* Stated goal: In the passage on robotic pepper harvesting, reproduce word for word the part starting with "Traditional control algorithms" and going on through "in complex environments.".

*** Text block ***

Traditional control algorithms are often inadequate for the variability of agricultural tasks, whereas “imitation learning” enables robots to learn from human demonstrations, improving adaptability in complex environments.
“Unlike earlier projects that needed specialized modules for vision and control, our method uses imitation learning, collecting demonstrations and training one algorithm to process sensory data and guide pepper harvesting,” says John Kim, a PhD student. “It’s showing good results.”
Kim used a custom handheld shear-gripper with sensors to teach the robot to pick peppers by mimicking human actions and using advanced software (Universal Manipulation Interface framework) to guide its movements.
The ergonomic gripper with pose tracking and a fisheye camera enabled data collection, while the UR5e robot on a Husky platform was tested outdoors. Trained diffusion policy software and a grasp detector managed harvesting and pepper placement.

*** Recorded information ***

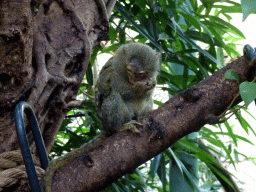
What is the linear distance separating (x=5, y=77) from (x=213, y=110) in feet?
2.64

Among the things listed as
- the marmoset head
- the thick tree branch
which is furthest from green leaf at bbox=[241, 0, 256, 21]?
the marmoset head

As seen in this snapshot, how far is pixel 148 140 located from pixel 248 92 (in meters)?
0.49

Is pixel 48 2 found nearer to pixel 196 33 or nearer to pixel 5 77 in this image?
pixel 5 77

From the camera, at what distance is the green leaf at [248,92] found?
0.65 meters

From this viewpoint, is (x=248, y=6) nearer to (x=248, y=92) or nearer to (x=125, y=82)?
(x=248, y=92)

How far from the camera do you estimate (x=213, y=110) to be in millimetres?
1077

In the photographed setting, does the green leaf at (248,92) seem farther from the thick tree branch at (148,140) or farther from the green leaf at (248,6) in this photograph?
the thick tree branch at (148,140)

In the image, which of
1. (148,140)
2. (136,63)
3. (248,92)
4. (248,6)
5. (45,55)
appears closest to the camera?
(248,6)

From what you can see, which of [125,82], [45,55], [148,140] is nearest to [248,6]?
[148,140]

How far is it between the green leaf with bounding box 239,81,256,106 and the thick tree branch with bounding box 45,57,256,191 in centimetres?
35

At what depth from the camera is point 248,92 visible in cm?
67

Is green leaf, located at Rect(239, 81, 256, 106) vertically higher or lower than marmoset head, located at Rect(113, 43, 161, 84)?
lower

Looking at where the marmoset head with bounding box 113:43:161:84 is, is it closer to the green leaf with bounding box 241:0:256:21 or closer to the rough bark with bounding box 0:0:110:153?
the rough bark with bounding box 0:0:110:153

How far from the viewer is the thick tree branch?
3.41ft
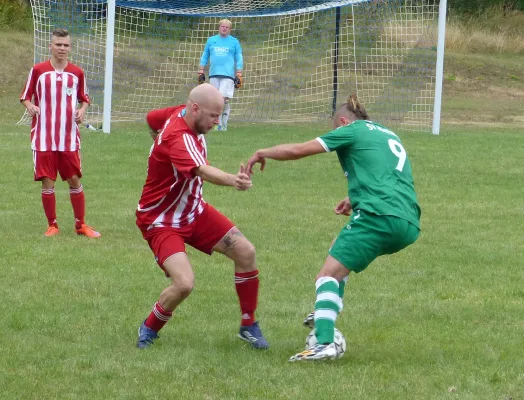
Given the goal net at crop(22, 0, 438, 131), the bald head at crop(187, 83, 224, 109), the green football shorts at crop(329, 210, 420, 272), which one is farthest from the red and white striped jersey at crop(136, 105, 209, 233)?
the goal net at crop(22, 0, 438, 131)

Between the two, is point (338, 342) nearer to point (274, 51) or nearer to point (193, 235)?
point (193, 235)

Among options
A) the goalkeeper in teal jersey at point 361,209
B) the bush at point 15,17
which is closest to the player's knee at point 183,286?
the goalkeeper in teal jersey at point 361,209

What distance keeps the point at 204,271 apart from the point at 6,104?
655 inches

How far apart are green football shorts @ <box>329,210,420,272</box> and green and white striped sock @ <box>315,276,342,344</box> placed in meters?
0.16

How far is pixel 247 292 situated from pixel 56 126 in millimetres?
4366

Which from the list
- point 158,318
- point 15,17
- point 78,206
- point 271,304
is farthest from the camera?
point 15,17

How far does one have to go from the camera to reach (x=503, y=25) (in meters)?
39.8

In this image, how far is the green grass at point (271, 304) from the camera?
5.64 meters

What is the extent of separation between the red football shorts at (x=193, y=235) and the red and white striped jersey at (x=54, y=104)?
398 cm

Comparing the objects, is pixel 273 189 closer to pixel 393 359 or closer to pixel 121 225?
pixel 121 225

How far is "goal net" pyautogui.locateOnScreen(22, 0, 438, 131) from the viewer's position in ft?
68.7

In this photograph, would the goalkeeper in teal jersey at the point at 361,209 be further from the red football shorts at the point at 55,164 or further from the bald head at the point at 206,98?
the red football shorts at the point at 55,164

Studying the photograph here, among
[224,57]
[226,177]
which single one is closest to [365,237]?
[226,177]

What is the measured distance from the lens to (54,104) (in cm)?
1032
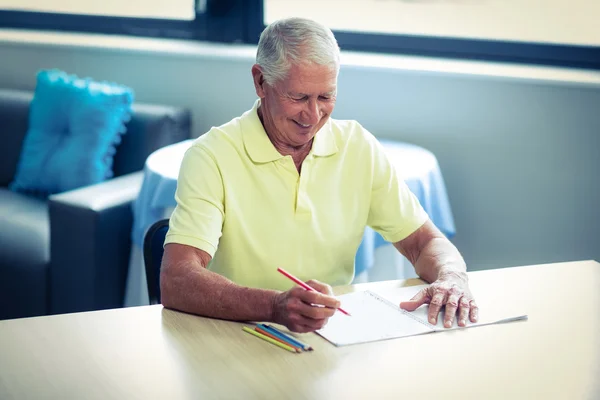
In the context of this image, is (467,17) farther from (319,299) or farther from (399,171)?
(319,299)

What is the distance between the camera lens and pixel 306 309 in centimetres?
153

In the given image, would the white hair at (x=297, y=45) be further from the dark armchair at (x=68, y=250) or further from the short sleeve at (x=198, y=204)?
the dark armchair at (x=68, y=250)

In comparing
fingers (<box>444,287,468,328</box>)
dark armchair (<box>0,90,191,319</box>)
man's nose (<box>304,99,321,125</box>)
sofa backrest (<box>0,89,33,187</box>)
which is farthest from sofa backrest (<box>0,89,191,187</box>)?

***

* Output:
Traditional control algorithms are often inadequate for the variability of agricultural tasks, whereas “imitation learning” enables robots to learn from human demonstrations, improving adaptability in complex environments.